- Passage shown:
↓↓↓
Tin Oxide Quantum Dot Based DNA Sensor for Pathogen Detection

We report the application of nano crystalline tin oxide quantum dots (SnO₂-QDs) for electrochemical detection of Vibrio cholerae based on DNA hybridization technique. SnO₂-QDs (∼1–5 nm) have been synthesized by laser ablation technique in liquid (LAL) and electrophoretically deposited onto hydrolyzed surface of indium tin oxide (ITO) coated glass electrode. A single stranded oligonucleotide probe (23 bases) have been designed form the virulent gene sequence of V. cholerae and has been immobilized onto SnO₂-QDs/ITO surface for the fabrication of ssDNA/SnO₂-QDs/ITO bioelectrode and these bioelectrode have been further used for DNA hybridization (dsDNA/SnO₂-QDs/ITO). The electrochemical response studies have been carried out with different concentration genomic DNA (100–500 ng/μL), which indicated that SnO₂ provides an effective surface to bind with the phosphate group of DNA, thus resulting in an enhanced electron transport. The hybridized electrode exhibits linear response with regression coefficient (R) 0.974, high sensitivity 35.20 nA/ng/cm², low detection limit (31.5 ng/μL), faster response time (3 s) and high stability of 0–120 days when stored under refrigerated conditions.
↑↑↑
[Data items]
↓↓↓
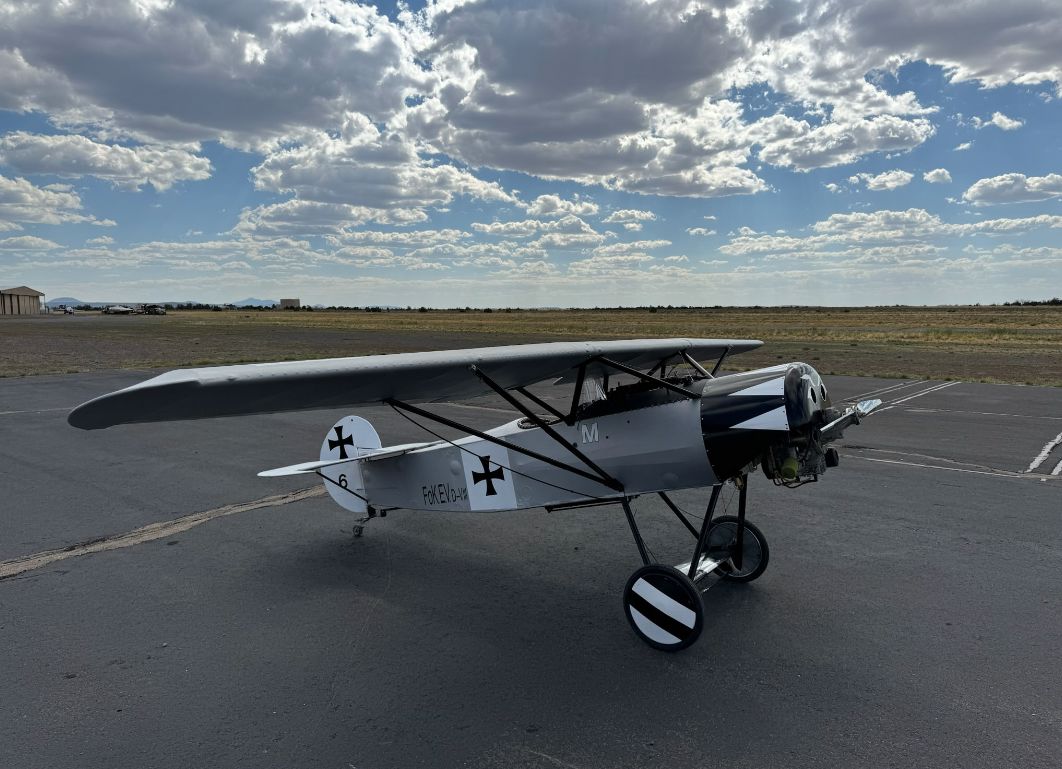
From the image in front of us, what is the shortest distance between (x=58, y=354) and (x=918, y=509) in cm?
3773

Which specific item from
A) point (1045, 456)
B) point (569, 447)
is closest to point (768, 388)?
point (569, 447)

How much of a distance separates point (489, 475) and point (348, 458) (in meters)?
1.80

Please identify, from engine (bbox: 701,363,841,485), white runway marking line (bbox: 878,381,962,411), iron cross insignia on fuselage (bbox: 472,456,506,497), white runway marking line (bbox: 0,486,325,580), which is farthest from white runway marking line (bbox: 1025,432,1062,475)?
white runway marking line (bbox: 0,486,325,580)

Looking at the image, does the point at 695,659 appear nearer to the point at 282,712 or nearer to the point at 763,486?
the point at 282,712

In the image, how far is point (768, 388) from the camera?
4.64 m

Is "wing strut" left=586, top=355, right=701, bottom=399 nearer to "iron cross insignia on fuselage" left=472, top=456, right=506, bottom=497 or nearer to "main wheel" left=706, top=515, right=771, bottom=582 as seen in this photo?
"iron cross insignia on fuselage" left=472, top=456, right=506, bottom=497

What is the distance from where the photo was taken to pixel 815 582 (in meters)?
5.77

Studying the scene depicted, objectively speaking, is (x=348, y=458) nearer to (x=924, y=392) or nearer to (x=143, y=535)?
(x=143, y=535)

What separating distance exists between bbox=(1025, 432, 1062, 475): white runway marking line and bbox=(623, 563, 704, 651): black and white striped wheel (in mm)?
8350

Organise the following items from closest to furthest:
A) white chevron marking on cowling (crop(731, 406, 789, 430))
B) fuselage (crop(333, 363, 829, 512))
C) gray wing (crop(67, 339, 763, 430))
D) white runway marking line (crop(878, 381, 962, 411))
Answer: gray wing (crop(67, 339, 763, 430)) < white chevron marking on cowling (crop(731, 406, 789, 430)) < fuselage (crop(333, 363, 829, 512)) < white runway marking line (crop(878, 381, 962, 411))

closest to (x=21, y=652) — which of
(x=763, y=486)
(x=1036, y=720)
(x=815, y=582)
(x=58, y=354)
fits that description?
(x=815, y=582)

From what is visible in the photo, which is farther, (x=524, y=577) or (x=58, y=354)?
(x=58, y=354)

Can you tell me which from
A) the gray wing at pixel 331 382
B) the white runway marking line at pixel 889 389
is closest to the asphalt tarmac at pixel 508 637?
the gray wing at pixel 331 382

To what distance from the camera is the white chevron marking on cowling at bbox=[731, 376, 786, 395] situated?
461cm
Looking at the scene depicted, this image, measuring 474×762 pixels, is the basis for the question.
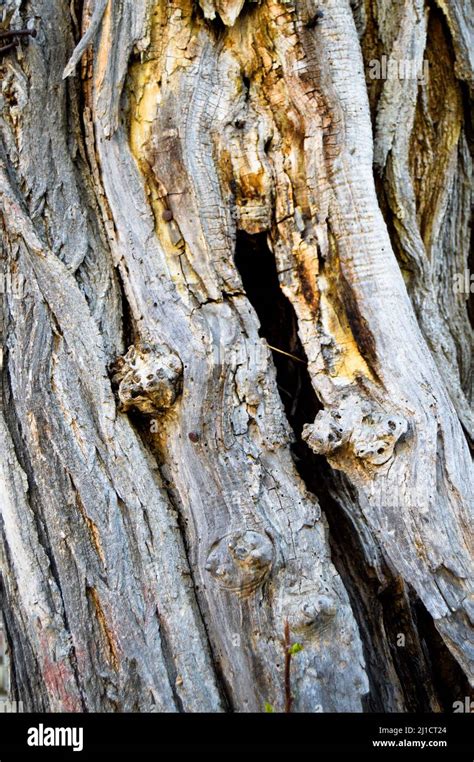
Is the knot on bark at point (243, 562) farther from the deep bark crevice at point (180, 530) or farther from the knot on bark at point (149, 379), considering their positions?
the knot on bark at point (149, 379)

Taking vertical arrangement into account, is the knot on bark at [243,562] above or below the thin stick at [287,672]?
above

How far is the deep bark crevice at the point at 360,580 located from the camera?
7.58 ft

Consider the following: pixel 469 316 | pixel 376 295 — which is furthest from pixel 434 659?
pixel 469 316

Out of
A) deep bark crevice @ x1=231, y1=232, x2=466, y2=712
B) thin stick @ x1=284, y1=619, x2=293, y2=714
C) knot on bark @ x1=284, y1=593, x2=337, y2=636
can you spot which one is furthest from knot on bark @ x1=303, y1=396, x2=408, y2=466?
thin stick @ x1=284, y1=619, x2=293, y2=714

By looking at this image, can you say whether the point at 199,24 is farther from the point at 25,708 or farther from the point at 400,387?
the point at 25,708

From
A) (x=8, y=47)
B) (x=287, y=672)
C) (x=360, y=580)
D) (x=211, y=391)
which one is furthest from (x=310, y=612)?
(x=8, y=47)

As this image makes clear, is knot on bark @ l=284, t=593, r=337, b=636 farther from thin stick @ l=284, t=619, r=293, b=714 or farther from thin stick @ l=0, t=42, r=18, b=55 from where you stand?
thin stick @ l=0, t=42, r=18, b=55

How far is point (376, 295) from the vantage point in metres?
2.22

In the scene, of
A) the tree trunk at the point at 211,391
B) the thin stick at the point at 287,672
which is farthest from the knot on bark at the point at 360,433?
the thin stick at the point at 287,672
↑↑↑
- Work instructions:
**a.** Answer these questions from the sensor abstract, one per line:
(i) By what technique were the SnO₂-QDs synthesized?
(ii) How many bases long is the single stranded oligonucleotide probe?
(iii) What response time does the hybridized electrode show?
**b.** List every performance property that the sensor abstract reports for the hybridized electrode, each with its stated value.
**c.** Rewrite the paragraph of the sensor abstract that begins "We report the application" as a brief bulleted list that keeps its main facts.

- Answers for the tasks:
**a.**
(i) Laser ablation technique in liquid (LAL)
(ii) 23 bases
(iii) 3 s

**b.**
- Regression coefficient (R): 0.974
- Sensitivity: 35.20 nA/ng/cm²
- Detection limit: 31.5 ng/μL
- Response time: 3 s
- Stability: 0–120 days when stored under refrigerated conditions

**c.**
- Nano crystalline tin oxide quantum dots (SnO₂-QDs) are used to detect Vibrio cholerae electrochemically through DNA hybridization.
- The SnO₂-QDs (∼1–5 nm) were made by laser ablation in liquid (LAL). They were electrophoretically deposited onto hydrolyzed ITO-coated glass electrodes.
- A 23-base single stranded probe, designed from the virulent gene sequence of V. cholerae, was immobilized onto the SnO₂-QDs/ITO surface. This formed the ssDNA/SnO₂-QDs/ITO bioelectrode, which was then used for hybridization (dsDNA/SnO₂-QDs/ITO).
- Tests with genomic DNA at 100–500 ng/μL showed that SnO₂ binds the phosphate group of DNA, which enhances electron transport.
- The hybridized electrode has a linear response (R = 0.974), sensitivity of 35.20 nA/ng/cm², a detection limit of 31.5 ng/μL, a 3 s response time, and stability of 0–120 days under refrigeration.